In general my advice is, as you go around your day, your mindfulness should be in how you don't get involved in maintaining drama - not in trying to avoid controlling anything at all. Your level of involvement in drama is something you must control, all the way until this very control remains the only extant drama, at which point you drop it too - but not before that.


The practice progresses and starts with directed attention, which is subsequently relinquished. This process is detailed in AN8.63 as it is applied in its entirety to different focuses of meditation:

AN8.63:3.1: When this immersion is well developed and cultivated in this way, you should develop it while placing the mind and keeping it connected. You should develop it without placing the mind, but just keeping it connected. You should develop it without placing the mind or keeping it connected. You should develop it with rapture. You should develop it without rapture. You should develop it with pleasure. You should develop it with equanimity.
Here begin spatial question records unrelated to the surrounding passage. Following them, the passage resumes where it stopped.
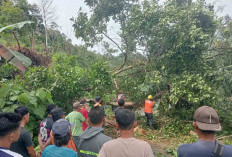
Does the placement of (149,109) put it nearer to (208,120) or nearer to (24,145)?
(24,145)

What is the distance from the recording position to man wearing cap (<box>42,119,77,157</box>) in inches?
91.8

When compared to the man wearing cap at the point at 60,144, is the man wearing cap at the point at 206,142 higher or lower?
higher

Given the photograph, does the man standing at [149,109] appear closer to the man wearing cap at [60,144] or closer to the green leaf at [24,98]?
the green leaf at [24,98]

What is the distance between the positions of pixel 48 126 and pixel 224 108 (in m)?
7.50

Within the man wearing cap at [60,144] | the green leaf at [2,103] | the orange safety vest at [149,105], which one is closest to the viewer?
the man wearing cap at [60,144]

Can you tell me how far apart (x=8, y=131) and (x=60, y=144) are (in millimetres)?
605

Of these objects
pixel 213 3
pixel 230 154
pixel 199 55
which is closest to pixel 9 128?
pixel 230 154

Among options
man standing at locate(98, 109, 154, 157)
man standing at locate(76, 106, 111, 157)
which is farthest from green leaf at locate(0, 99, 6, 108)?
man standing at locate(98, 109, 154, 157)

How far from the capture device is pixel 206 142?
1.90 metres

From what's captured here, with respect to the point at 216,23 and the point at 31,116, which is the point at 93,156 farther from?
the point at 216,23

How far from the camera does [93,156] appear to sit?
7.83 ft

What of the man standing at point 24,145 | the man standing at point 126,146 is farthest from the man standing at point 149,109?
the man standing at point 126,146

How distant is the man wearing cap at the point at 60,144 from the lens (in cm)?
233

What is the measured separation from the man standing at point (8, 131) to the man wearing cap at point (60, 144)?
44cm
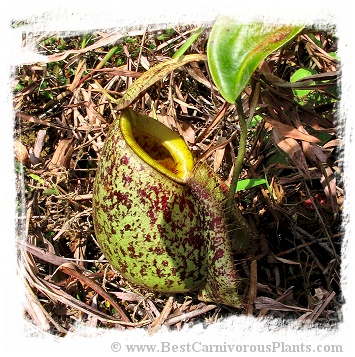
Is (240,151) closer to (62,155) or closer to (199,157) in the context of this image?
(199,157)

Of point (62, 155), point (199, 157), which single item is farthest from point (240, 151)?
point (62, 155)

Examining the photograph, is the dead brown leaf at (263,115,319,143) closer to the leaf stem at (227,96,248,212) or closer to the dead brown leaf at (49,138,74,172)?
the leaf stem at (227,96,248,212)

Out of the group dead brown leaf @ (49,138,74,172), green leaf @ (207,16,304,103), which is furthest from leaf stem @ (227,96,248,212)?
dead brown leaf @ (49,138,74,172)

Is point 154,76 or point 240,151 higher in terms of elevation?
point 154,76

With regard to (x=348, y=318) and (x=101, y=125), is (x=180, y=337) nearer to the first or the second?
(x=348, y=318)

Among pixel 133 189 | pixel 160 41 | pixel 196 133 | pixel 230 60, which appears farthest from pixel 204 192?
pixel 160 41
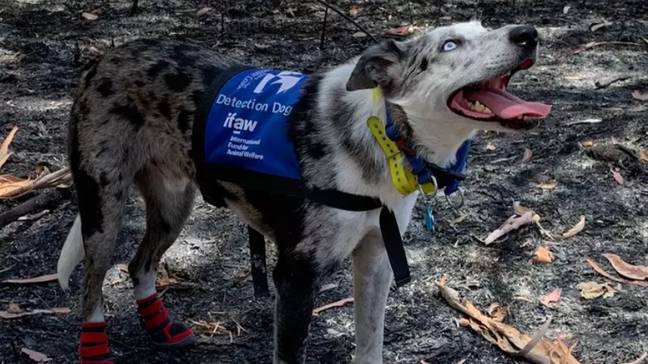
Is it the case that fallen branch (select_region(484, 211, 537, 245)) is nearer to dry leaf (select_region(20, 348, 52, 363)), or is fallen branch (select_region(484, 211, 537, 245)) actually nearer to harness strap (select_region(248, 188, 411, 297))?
harness strap (select_region(248, 188, 411, 297))

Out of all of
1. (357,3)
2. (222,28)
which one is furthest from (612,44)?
(222,28)

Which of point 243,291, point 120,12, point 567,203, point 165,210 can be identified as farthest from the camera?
point 120,12

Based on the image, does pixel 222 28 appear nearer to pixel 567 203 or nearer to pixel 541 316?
pixel 567 203

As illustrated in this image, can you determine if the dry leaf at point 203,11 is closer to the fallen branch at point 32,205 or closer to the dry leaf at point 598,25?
the dry leaf at point 598,25

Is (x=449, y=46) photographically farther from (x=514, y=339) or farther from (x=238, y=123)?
(x=514, y=339)

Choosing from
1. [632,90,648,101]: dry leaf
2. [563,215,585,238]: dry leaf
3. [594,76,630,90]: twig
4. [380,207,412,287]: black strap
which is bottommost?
[594,76,630,90]: twig

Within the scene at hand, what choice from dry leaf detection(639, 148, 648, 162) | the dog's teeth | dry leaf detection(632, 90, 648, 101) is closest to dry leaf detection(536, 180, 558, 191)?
dry leaf detection(639, 148, 648, 162)

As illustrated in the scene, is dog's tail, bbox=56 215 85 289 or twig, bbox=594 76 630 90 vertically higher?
dog's tail, bbox=56 215 85 289

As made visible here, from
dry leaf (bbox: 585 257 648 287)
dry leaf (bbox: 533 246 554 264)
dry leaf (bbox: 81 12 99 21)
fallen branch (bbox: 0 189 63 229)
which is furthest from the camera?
dry leaf (bbox: 81 12 99 21)

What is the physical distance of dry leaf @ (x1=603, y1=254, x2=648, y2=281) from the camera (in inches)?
203

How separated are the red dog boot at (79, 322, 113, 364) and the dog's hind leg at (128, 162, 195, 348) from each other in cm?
32

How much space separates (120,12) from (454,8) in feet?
10.8

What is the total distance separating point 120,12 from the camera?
940 cm

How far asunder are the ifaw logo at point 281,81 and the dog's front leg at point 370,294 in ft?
2.35
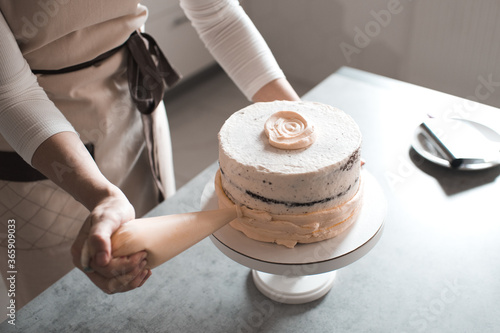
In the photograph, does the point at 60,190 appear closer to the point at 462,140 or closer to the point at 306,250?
the point at 306,250

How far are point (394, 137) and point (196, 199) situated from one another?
22.6 inches

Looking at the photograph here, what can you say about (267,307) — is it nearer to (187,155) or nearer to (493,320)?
(493,320)

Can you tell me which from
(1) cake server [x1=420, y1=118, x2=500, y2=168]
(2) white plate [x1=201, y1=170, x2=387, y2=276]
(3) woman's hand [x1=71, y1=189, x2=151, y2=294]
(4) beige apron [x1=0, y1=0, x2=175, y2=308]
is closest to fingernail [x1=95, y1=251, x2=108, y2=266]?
(3) woman's hand [x1=71, y1=189, x2=151, y2=294]

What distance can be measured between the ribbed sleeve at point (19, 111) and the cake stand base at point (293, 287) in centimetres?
46

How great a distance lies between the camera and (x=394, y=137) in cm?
128

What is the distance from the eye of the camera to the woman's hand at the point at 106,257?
0.62 metres

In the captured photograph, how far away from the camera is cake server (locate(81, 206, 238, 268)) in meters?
0.65

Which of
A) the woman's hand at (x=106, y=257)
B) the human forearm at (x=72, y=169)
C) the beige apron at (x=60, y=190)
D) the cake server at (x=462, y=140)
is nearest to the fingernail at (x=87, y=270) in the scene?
the woman's hand at (x=106, y=257)

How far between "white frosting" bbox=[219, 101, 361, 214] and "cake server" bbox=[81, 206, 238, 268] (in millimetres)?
78

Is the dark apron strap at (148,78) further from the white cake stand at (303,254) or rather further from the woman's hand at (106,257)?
the woman's hand at (106,257)

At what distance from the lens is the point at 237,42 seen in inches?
44.9

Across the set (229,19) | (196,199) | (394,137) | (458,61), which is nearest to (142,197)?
(196,199)

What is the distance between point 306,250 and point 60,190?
61cm

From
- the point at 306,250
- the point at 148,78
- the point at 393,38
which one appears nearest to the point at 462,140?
the point at 306,250
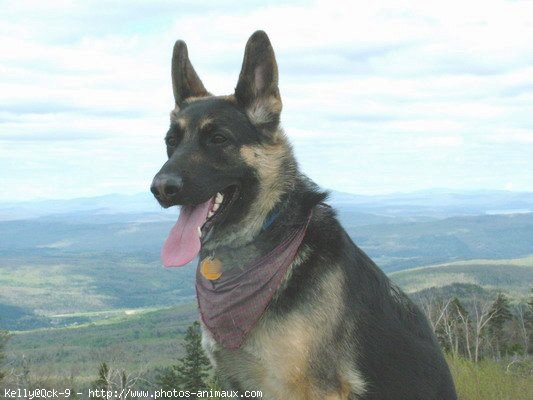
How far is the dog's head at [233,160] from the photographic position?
7137mm

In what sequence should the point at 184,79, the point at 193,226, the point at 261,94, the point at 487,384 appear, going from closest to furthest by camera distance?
the point at 193,226, the point at 261,94, the point at 184,79, the point at 487,384

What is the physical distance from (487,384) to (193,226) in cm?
748

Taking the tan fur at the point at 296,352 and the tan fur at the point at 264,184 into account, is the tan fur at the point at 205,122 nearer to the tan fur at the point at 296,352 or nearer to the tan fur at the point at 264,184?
the tan fur at the point at 264,184

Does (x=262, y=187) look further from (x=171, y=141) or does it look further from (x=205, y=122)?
(x=171, y=141)

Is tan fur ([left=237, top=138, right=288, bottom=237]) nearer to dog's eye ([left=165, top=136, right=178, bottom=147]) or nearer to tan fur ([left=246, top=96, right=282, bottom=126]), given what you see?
tan fur ([left=246, top=96, right=282, bottom=126])

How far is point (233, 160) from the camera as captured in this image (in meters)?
7.24

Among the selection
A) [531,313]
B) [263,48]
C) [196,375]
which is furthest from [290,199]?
[531,313]

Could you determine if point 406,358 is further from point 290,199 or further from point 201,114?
point 201,114

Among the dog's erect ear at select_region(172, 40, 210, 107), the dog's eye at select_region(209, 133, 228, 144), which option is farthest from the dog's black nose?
the dog's erect ear at select_region(172, 40, 210, 107)

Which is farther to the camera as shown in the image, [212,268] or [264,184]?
[212,268]

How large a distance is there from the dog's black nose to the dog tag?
1052 millimetres

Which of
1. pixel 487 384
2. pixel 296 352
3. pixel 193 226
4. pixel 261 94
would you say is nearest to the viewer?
pixel 296 352

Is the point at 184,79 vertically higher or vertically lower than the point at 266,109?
higher

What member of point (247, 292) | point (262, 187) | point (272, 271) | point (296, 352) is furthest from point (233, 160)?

Another translation of the same passage offers similar advice:

When you have developed this concentration in this way, you should develop this concentration with directed thought & evaluation, you should develop it with no directed thought & a modicum of evaluation, you should develop it with no directed thought & no evaluation, you should develop it accompanied by rapture… not accompanied by rapture… endowed with a sense of enjoyment; you should develop it endowed with equanimity. an8.63/en/thanissaro

In general:

We can agree that the training progresses gradually, from coarse to more subtle. This includes using such aids such as auto-suggestion, thematic thinking, directed attention, and effort&control - useful in the beginning, dropped as we go along. – Andrei Volkov♦ 3 hours ago

  • The translation above is questionable. Commented Jan 8, 2020 at 22:07
  • Thank you. Added Ajahn Thanissaro's translation, which is similar in progression.
    – OyaMist
    Commented Jan 9, 2020 at 0:33
  • Its still a wrong translation. Vitakka in jhana does not mean "directed thought". Commented Jan 9, 2020 at 2:18
  • Ah. Please let Ajahns Sujato and Thanissaro know. I do not know Pali. I just study the suttas.
    – OyaMist
    Commented Jan 9, 2020 at 2:27
  • 1
    Well then. What can we agree on?
    – OyaMist
    Commented Jan 9, 2020 at 5:17

Maybe it’s an irony that the more you try, the more you fail. I used to be a Buddhist and it hurt me to think that I can’t do what the teachings want me to.

Yet, I think there is something to your question, to walk so much in tune with a mind that you exactly what it wishes or the same thing it is doing with you.

Maybe you are seeking a Who rather than a What. I hope that helps.


"However, if the aim of mindfulness is to be in pure consciousness, how can we at the same time be directing attention to something?"

As Andrei said, the premise of your question is wrong. That is not the aim of developing single pointed concentration.

  • @Yeshe Tenley Could you elaborate on a plausible alternative? Just stating that X is wrong doesn't help a lot.
    – user11699
    Commented Jan 9, 2020 at 6:18
  • Hi Erik, I wish I could’ve been more helpful, but the question lacked detail as to how the faulty premise came to be.